## start
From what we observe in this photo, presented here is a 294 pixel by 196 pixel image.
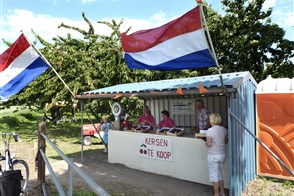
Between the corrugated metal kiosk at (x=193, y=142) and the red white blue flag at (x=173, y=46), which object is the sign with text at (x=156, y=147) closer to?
the corrugated metal kiosk at (x=193, y=142)

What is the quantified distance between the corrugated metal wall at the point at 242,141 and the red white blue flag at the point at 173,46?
1.71 meters

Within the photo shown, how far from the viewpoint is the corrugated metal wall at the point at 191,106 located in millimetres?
9484

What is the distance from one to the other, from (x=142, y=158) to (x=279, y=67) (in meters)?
9.58

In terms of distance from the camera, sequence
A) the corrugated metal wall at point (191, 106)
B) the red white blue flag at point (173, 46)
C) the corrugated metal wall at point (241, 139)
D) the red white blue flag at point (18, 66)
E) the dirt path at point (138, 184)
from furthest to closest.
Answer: the corrugated metal wall at point (191, 106) < the red white blue flag at point (18, 66) < the dirt path at point (138, 184) < the corrugated metal wall at point (241, 139) < the red white blue flag at point (173, 46)

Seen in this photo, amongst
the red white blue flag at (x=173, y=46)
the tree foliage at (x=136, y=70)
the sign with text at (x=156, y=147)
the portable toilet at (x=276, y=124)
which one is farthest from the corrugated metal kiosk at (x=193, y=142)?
the tree foliage at (x=136, y=70)

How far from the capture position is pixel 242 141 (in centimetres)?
658

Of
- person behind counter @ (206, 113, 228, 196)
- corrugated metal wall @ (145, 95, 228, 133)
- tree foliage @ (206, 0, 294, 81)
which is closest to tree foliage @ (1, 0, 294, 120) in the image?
tree foliage @ (206, 0, 294, 81)

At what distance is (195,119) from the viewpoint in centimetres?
1023

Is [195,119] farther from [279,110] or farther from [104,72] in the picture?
[104,72]

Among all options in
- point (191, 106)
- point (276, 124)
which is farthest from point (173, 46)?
point (191, 106)

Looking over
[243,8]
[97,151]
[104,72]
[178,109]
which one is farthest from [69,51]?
[243,8]

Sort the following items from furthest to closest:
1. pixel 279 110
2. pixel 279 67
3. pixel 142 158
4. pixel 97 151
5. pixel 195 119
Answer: pixel 279 67 → pixel 97 151 → pixel 195 119 → pixel 142 158 → pixel 279 110

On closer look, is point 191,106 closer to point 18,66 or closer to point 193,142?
point 193,142

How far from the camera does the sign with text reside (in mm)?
7897
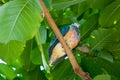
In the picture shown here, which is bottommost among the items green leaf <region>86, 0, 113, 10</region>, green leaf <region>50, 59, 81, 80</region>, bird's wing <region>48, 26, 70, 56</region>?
green leaf <region>50, 59, 81, 80</region>

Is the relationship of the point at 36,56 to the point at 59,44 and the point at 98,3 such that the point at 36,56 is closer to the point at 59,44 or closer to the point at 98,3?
the point at 98,3

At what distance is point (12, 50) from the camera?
28.2 inches

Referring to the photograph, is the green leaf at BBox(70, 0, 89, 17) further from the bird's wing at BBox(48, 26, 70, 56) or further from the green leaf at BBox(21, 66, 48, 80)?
the bird's wing at BBox(48, 26, 70, 56)

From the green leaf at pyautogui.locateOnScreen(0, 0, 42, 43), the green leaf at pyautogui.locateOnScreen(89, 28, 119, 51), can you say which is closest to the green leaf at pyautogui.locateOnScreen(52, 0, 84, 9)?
the green leaf at pyautogui.locateOnScreen(89, 28, 119, 51)

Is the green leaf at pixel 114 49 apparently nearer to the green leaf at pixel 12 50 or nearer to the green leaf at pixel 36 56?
the green leaf at pixel 36 56

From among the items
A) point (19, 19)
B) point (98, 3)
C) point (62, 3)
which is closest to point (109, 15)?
point (98, 3)

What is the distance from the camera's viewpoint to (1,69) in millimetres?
1170

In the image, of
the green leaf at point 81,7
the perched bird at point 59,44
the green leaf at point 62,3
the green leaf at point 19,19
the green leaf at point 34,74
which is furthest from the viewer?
the green leaf at point 34,74

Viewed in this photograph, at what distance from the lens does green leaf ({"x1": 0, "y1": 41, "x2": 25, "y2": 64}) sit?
2.32 ft

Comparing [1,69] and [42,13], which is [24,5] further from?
[1,69]

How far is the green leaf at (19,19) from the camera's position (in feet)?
1.93

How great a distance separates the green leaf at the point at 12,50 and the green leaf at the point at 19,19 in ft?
0.31

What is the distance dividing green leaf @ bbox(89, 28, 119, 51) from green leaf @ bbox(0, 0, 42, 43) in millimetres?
373

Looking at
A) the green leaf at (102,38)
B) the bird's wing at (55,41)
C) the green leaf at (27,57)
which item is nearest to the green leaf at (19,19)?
the bird's wing at (55,41)
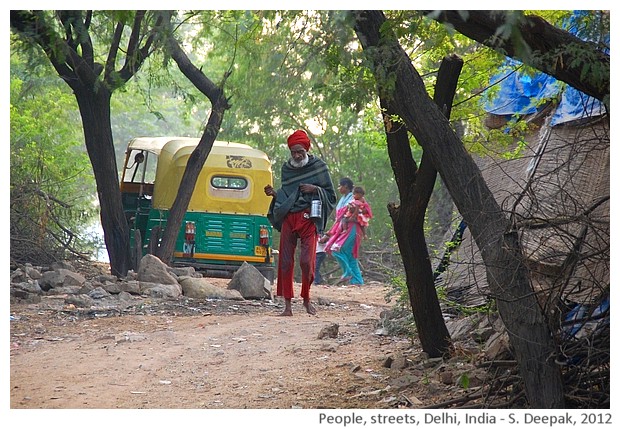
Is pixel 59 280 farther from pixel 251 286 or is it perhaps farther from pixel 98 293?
pixel 251 286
## end
Please copy the material word for word, starting at its first line and ending with the line that contains "1.71 meters" (include that line). Leave the picture out of your copy.

From what we observe in this photo, presented here is a 294 pixel by 196 pixel image.
Between the corrugated metal kiosk at (x=193, y=142) and the red white blue flag at (x=173, y=46), which object is the sign with text at (x=156, y=147) closer to?
the corrugated metal kiosk at (x=193, y=142)

What is the quantified distance between the corrugated metal wall at the point at 242,141 and the red white blue flag at the point at 173,46?
1.71 meters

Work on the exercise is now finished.